CHALLENGE: Which lines in the items below contain the word "here", with matching case? Gather every such line in full.

SOURCE RECORDS:

— begin —

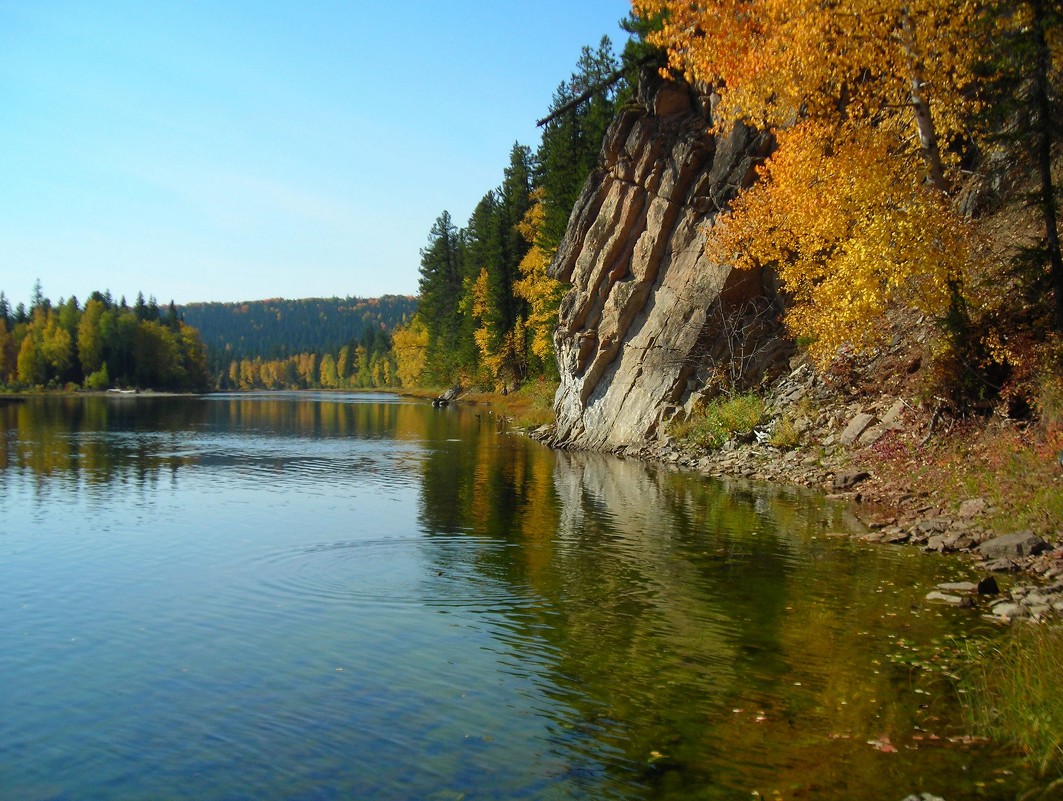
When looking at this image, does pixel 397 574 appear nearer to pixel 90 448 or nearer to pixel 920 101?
pixel 920 101

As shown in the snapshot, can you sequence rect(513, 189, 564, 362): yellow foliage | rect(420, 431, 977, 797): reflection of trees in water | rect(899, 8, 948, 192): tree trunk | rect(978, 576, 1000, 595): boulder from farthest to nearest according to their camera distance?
1. rect(513, 189, 564, 362): yellow foliage
2. rect(899, 8, 948, 192): tree trunk
3. rect(978, 576, 1000, 595): boulder
4. rect(420, 431, 977, 797): reflection of trees in water

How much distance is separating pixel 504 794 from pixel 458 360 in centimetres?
8986

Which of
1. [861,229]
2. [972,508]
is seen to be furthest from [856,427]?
[972,508]

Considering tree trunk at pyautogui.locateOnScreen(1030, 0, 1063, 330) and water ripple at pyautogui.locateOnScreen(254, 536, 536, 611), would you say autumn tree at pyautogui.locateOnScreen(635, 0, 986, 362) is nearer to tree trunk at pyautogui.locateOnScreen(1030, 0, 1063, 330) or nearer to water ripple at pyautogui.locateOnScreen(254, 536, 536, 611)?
tree trunk at pyautogui.locateOnScreen(1030, 0, 1063, 330)

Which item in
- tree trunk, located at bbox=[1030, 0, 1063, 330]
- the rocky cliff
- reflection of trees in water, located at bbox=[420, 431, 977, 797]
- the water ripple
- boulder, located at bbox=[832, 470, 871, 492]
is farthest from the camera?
the rocky cliff

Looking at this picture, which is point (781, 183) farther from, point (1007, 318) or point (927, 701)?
point (927, 701)

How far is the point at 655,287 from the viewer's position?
38000 mm

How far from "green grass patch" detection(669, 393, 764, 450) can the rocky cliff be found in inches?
40.3

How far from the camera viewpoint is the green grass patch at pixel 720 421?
100ft

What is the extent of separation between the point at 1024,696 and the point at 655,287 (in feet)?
102

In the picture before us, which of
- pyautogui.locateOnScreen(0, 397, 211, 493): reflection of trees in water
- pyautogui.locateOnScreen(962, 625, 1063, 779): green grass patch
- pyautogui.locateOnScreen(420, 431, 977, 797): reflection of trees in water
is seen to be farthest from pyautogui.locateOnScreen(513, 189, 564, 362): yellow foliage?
pyautogui.locateOnScreen(962, 625, 1063, 779): green grass patch

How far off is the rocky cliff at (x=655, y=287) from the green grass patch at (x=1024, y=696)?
23.1 metres

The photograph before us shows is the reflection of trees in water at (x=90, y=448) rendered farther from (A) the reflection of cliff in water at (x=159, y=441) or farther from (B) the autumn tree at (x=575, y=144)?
(B) the autumn tree at (x=575, y=144)

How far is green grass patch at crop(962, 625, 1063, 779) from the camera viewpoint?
7445 mm
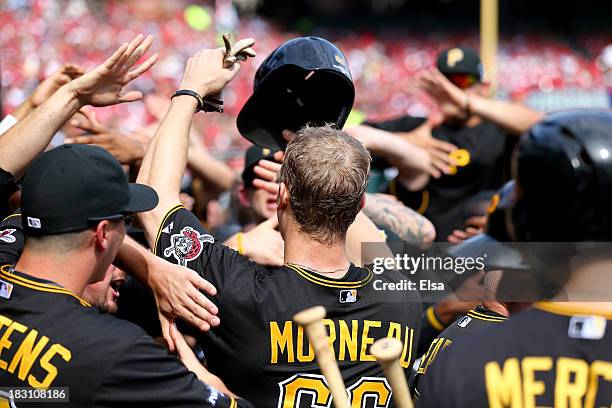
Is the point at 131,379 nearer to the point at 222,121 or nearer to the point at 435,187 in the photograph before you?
the point at 435,187

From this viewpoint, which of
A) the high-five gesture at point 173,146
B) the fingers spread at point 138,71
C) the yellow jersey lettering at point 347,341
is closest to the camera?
the yellow jersey lettering at point 347,341

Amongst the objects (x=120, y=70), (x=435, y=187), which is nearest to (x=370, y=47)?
(x=435, y=187)

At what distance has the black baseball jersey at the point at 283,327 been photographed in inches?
88.0

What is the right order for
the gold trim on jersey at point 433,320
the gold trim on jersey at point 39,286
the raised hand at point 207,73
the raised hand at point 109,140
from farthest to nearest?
the raised hand at point 109,140 → the gold trim on jersey at point 433,320 → the raised hand at point 207,73 → the gold trim on jersey at point 39,286

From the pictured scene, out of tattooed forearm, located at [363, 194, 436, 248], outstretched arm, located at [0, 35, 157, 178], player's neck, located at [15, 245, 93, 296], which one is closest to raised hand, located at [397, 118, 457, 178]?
tattooed forearm, located at [363, 194, 436, 248]

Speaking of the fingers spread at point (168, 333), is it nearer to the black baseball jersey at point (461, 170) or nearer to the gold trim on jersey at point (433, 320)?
the gold trim on jersey at point (433, 320)

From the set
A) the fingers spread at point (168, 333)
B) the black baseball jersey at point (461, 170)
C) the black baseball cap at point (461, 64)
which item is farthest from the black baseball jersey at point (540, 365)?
the black baseball cap at point (461, 64)

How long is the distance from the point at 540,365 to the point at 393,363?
→ 0.30m

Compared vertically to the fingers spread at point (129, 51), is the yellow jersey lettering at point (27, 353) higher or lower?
lower

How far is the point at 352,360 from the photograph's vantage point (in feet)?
7.52

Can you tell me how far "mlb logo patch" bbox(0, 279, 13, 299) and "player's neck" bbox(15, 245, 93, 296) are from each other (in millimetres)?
50

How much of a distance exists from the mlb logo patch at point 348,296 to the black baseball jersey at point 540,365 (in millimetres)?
721

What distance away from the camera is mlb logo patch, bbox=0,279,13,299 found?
6.73 ft

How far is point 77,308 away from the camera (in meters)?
2.03
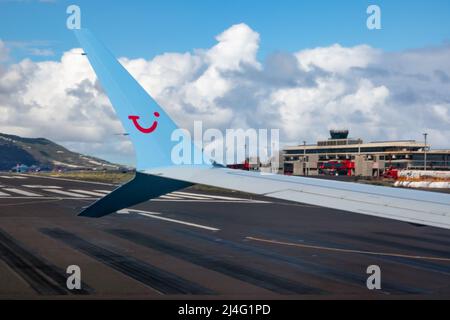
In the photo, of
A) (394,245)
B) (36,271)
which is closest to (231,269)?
(36,271)

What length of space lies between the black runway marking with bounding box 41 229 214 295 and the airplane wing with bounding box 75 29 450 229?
2.62 m

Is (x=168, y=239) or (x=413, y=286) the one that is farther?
(x=168, y=239)

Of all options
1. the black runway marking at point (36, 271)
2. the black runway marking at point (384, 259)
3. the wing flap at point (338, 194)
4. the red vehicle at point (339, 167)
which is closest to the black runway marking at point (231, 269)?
the black runway marking at point (384, 259)

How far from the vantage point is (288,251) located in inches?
553

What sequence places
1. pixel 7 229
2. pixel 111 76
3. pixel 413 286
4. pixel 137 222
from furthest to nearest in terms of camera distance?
pixel 137 222
pixel 7 229
pixel 413 286
pixel 111 76

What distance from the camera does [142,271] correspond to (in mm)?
10852

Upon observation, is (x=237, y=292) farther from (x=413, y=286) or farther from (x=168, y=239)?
(x=168, y=239)

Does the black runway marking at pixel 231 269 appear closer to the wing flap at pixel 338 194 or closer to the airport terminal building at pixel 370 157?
the wing flap at pixel 338 194

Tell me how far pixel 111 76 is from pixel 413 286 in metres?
7.13

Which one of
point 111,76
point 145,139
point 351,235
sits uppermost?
point 111,76

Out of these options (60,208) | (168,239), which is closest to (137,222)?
(168,239)

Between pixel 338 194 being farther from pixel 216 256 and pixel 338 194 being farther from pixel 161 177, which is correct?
pixel 216 256

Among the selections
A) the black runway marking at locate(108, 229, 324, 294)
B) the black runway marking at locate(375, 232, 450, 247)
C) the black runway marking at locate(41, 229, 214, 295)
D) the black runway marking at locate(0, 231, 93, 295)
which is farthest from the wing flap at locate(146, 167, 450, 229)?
the black runway marking at locate(375, 232, 450, 247)

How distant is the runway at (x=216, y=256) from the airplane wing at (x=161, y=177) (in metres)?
2.37
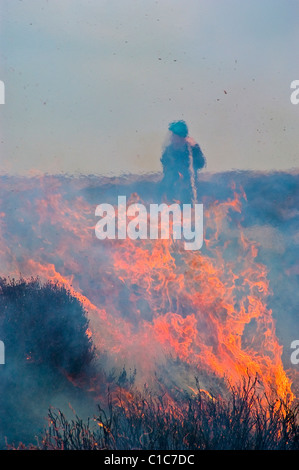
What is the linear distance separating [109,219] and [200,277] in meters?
1.13

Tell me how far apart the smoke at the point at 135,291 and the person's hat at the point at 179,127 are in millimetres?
549

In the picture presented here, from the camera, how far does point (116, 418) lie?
3211 mm

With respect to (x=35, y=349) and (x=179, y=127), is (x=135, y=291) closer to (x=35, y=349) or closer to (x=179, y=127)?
(x=35, y=349)

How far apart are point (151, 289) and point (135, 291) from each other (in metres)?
0.17

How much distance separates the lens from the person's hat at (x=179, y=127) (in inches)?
175

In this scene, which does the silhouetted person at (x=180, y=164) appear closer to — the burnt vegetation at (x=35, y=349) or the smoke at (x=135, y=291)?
the smoke at (x=135, y=291)

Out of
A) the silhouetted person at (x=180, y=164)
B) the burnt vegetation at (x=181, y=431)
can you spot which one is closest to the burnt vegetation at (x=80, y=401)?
the burnt vegetation at (x=181, y=431)

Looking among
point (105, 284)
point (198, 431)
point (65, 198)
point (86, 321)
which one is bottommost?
point (198, 431)

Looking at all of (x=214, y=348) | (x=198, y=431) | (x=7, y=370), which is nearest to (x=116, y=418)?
(x=198, y=431)

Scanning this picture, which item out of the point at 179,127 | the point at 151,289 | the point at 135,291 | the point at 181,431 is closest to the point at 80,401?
the point at 181,431

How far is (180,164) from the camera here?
4586 millimetres

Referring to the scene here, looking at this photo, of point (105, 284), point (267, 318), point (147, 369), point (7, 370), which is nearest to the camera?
point (7, 370)

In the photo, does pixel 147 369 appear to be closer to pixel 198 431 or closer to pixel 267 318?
pixel 198 431

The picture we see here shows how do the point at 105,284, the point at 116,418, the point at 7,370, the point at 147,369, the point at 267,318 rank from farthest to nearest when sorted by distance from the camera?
1. the point at 267,318
2. the point at 105,284
3. the point at 147,369
4. the point at 7,370
5. the point at 116,418
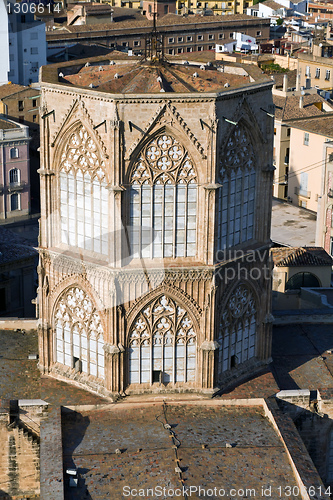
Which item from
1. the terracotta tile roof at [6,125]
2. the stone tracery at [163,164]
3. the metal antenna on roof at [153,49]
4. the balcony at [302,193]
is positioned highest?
the metal antenna on roof at [153,49]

— end —

RESPONSE:
In the picture presented here, from the camera, how far does point (116, 418) lie?
How far is (180,164) from the camera here?
Referring to the scene here, looking at this photo, of point (105, 284), point (267, 318), point (147, 369), point (7, 370), which is nearest to the camera?
The picture we see here shows how do the point at 105,284, the point at 116,418, the point at 7,370, the point at 147,369, the point at 267,318 rank from farthest to nearest when sorted by distance from the camera?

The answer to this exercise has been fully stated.